A Path And Some Philosophy

Yesterday, I walked down a path in Rogue Elk Park adjoining the Rogue River.  Glad to leave the campground, I looked at the natural world surrounding me.  Yes, maybe fifty plus years ago I was walking down a path, but at that time it was with my Grandma Lillian.  And we weren’t walking in Rogue Elk Park, but in Casey State Park.  I remember her pointing out to me the different sizes and shapes of pine cones and the pine needles scattered along the path.  We picked up several objects of interest, and these became the basis for our hobby shows that we put on for several years at Eastin’s Rogue Haven.

My grandparents had begun coming to Southern Oregon for their summer vacations in 1929, and continued visiting regularly with the exception of the war years.  They stayed originally at Casey’s Auto Camp with no electricity.  And now, I represent another generation that visits Southern Oregon.  All these thoughts from a path along the Rogue River on a sunny afternoon on August 4.

About Robert M. Weiss
From an early age, I've taken great pleasure in reading. Also, I learned to play my 78 player when I was quite young, and enjoyed listening to musicals and classical music. I remember sitting on the floor, and following the text and pictures of record readers, which were popular in the 1940s and 50s. My favorites were the Bozo and Disney albums. I also enjoyed watching the slow spinning of 16s as they spun out tales of adventure. I have always been attracted by rivers, and I love to sit on a boulder with my feet in the water, gazing into the mysteries of swirling currents. I especially like inner tubing on the Rogue River in Southern Oregon. Since my early youth, I've been interested in collecting minerals, which have taught me about the wonderful possibilities in colors and forms. Sometimes I try to imagine what the ancient Greeks must have felt when they began to discover physical laws in nature. I also remember that I had a special passion for numbers, and used to construct them out of stones. After teaching Russian for several years, I became a writer, interviewer, editor, and translator. I continue to delight in form, and am a problem solver at heart.

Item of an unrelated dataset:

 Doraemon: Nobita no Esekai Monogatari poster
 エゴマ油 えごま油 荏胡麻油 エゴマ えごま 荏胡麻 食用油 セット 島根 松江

5 Responses to A Path And Some Philosophy

  1. Sarah says:

    Good evening. My grandfather was the owner of Eastin’s Rogue Haven and I’m always on the look out for memories or trinkets from the resort. Most everything was washed away in two floods ’58 and ’64. Anything you can share would be much appreciated. Thanks and have a blessed day!

    • Robert Weiss says:

      Thanks for your interest, Sarah. I knew Rick when my family stayed at Eastin’s Rogue Haven in August from 1953-1960 in cabin 7. I still have some post cards of the Haven, and my grandmother purchased the cash register, which sits on the mantle of our dining room. My parents and I have photos and family movies of Eastin’s during the time of our stay. I have fond memories of the jukebox, which I loved to play as a child. Billy used to babysit me, and tell me stories about Chip and Dale. Susie also took care of me, and got me on a horse. I remember celebrating Billy’s birthday, and having hobby shows. Eastin’s was a very special part of my childhood.

  2. Steve Childers says:

    I have an old picture of Jerry the Bear at Caseys Auto Camp in Southern Oregon, if anyone would like a copy.

    • Jacqueline Gooch says:

      I would very much like a copy. I’m Jacqueline Casey Gooch. My great grandparents owned the Auto Camp. A few years back my grandfather was contacted for photos for a book to be published. He then passed away, his photos were never returned. I grew up listening to stories about Jerry drinking chocolate soda and how skilled my great grandmother was in creating art pieces from the fish caught on the Rogue. I would appreciate any artifacts you know of. Thank you,
      Jackie

      • History lives on. We own a fish carving in our den that was made by Ethel Casey. FYI: Did you know that Jim Casey set up a cable car that kids could ride across the property in? The cable was attached to two trees.